Фрагмент документа:
В это время, чтобы поддержать румынский фронт, офицеры в городе начали набирать (вербовать) добровольцев. Меня завербовали вечером, переправили через Прут в казачью часть атамана Марин — родственника Щербачева, военного консула во Франции. И вот я воевал, был представлен к медали. Там я пробыл… Носили мы казачью форму.

На Украине — Скоропадский,

Свершилась революция, мы в это время стояли в Румынии. Румыны относились к нам с ненавистью.

Однажды полковник Дроздовский спросил у нас: кто хочет ехать в Россию? И нас человек 48, в основном, молодежь, отправились до Кишинева. Нас не хотели пускать. Теплушки мы наполнили оружием. По нам стреляли… Дошли до Кишинева. В Кишиневе подхожу к Дроздовскому, говорю: разрешите , мол, сходить домой, здесь моя мать, она ничего обо мне не знает. Он сейчас же меня отпустил. Я прихожу домой, а там повестка из кадетского корпуса — зовут продолжать учебу. Я прибежал на вокзал, рассказал обо всем этом полковнику, и тот сказал: ну, что ж, продолжай учебу. А я был в шестом классе.

Приехал я в Одессу. Стали учиться. Были в курсе всех политических событий.

Потом была эвакуация кадетского корпуса — на большом корабле «Кронштадт». Там было много раненых с фронта, взяли благородных девиц и кадетский корпус. На этом пароходе была команда, которая, испортив пароход, покинула судно. Молодые офицеры взяли командование, и через две недели в Новороссийске два иностранных корабля без багажа забрали всех нас и повезли в Сербию.

Шла гражданская война. В Сараеве кадетов было много — и Одесский, и Полоцкий корпус. Видел лампадку на месте, где был убит кон-принц Фердинанд. В Югославии я закончил кадетский корпус. Тут я познакомился с югославским народом, о котором, в отличие от румынского народа, могу говорить только лишь прекрасное. У них нет никаких ключей, никаких замков на дверях, нет воров… я кончил корпус. Играл на всех струнных инструментах. Тогда были модными всякие казачьи хоры, и я этим подрабатывал большие деньги.

И все-таки тосковал по Родине. И наобум написал своей тетке в Кишинев. Я не знал, где мои сестры, а они учились в Москве. Тетка ответила, и я приехал — в 1922 году — в Бессарабию. Сразу же пошел к Ткаченко, которого хорошо знал. Он мне сказал, что я у румын числюсь дезертиром. Посоветовал идти в армию. В училище. Сказал, что всех из бывших русских и немецких кадетских корпусов принимают без экзаменов.

Я не знал румынского и приехал в училище на два месяца позже начала учебного года. Находилось оно в Тимишоаре. Кончил я училище, поступил в специальное артиллерийское училище. После него без экзаменов можно было поступить на второй курс политехникума, кто хотел. Кто не кончал этих курсов, оставались на всю жизнь капитанами.

Записи из набора данных:
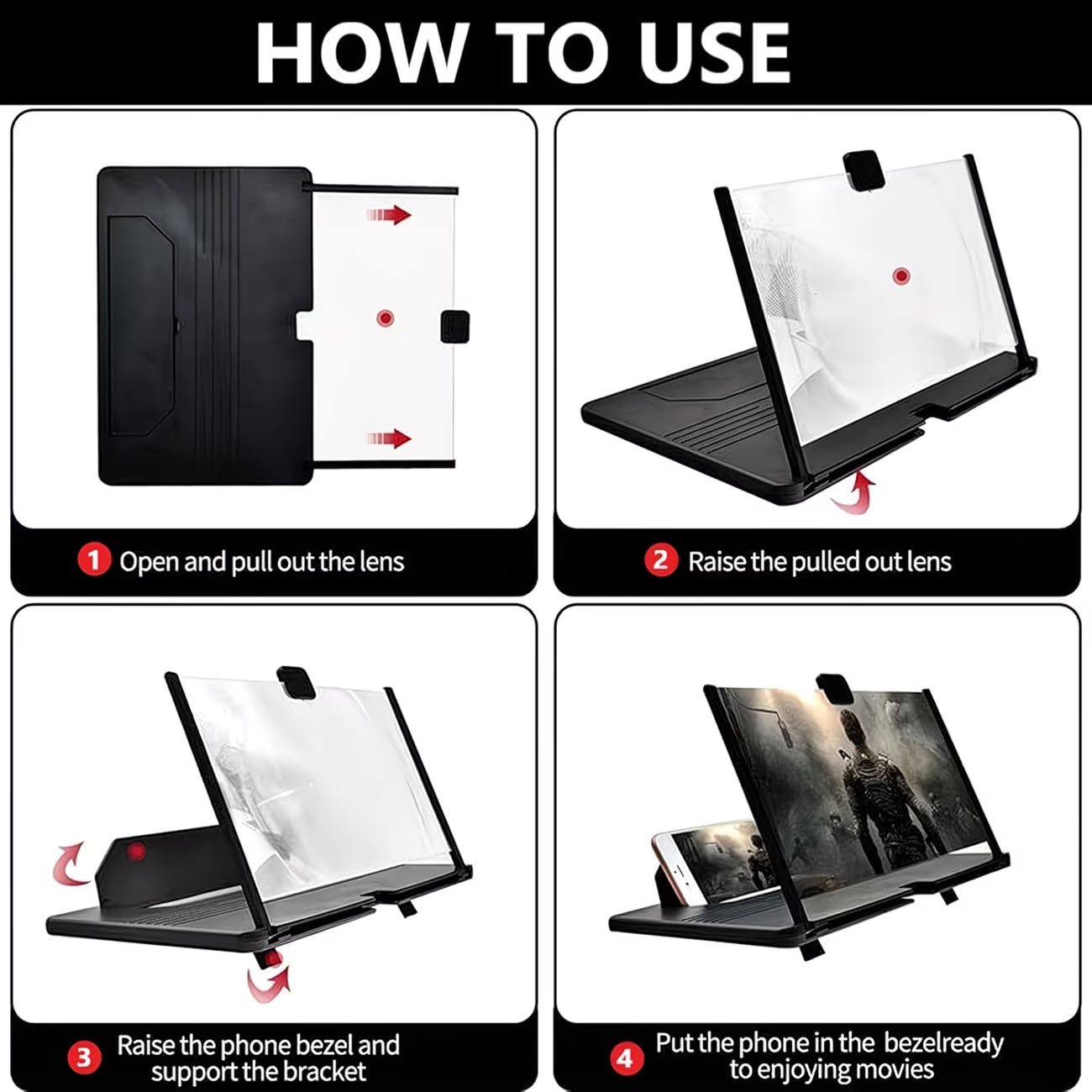 HOW TO USE

1 Open and pull out the lens

2 Raise the pulled out lens

3 Raise the phone bezel and support the bracket

4 Put the phone in the bezelready to enjoying movies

Условия заданий:
**a)** Ответьте по отрывку на вопросы:
(i) Сколько человек, по словам автора, отправились до Кишинева после вопроса полковника Дроздовского?
(ii) На каком корабле эвакуировали кадетский корпус?
(iii) В каком году автор приехал в Бессарабию?
**b)** Перепечатайте из отрывка часть от «На Украине —» до «в шестом классе.» включительно.

Ответы на задания:
**a)**
(i) Около 48 человек.
(ii) На корабле «Кронштадт».
(iii) В 1922 году.

**b)**
На Украине — Скоропадский,

Свершилась революция, мы в это время стояли в Румынии. Румыны относились к нам с ненавистью.

Однажды полковник Дроздовский спросил у нас: кто хочет ехать в Россию? И нас человек 48, в основном, молодежь, отправились до Кишинева. Нас не хотели пускать. Теплушки мы наполнили оружием. По нам стреляли… Дошли до Кишинева. В Кишиневе подхожу к Дроздовскому, говорю: разрешите , мол, сходить домой, здесь моя мать, она ничего обо мне не знает. Он сейчас же меня отпустил. Я прихожу домой, а там повестка из кадетского корпуса — зовут продолжать учебу. Я прибежал на вокзал, рассказал обо всем этом полковнику, и тот сказал: ну, что ж, продолжай учебу. А я был в шестом классе.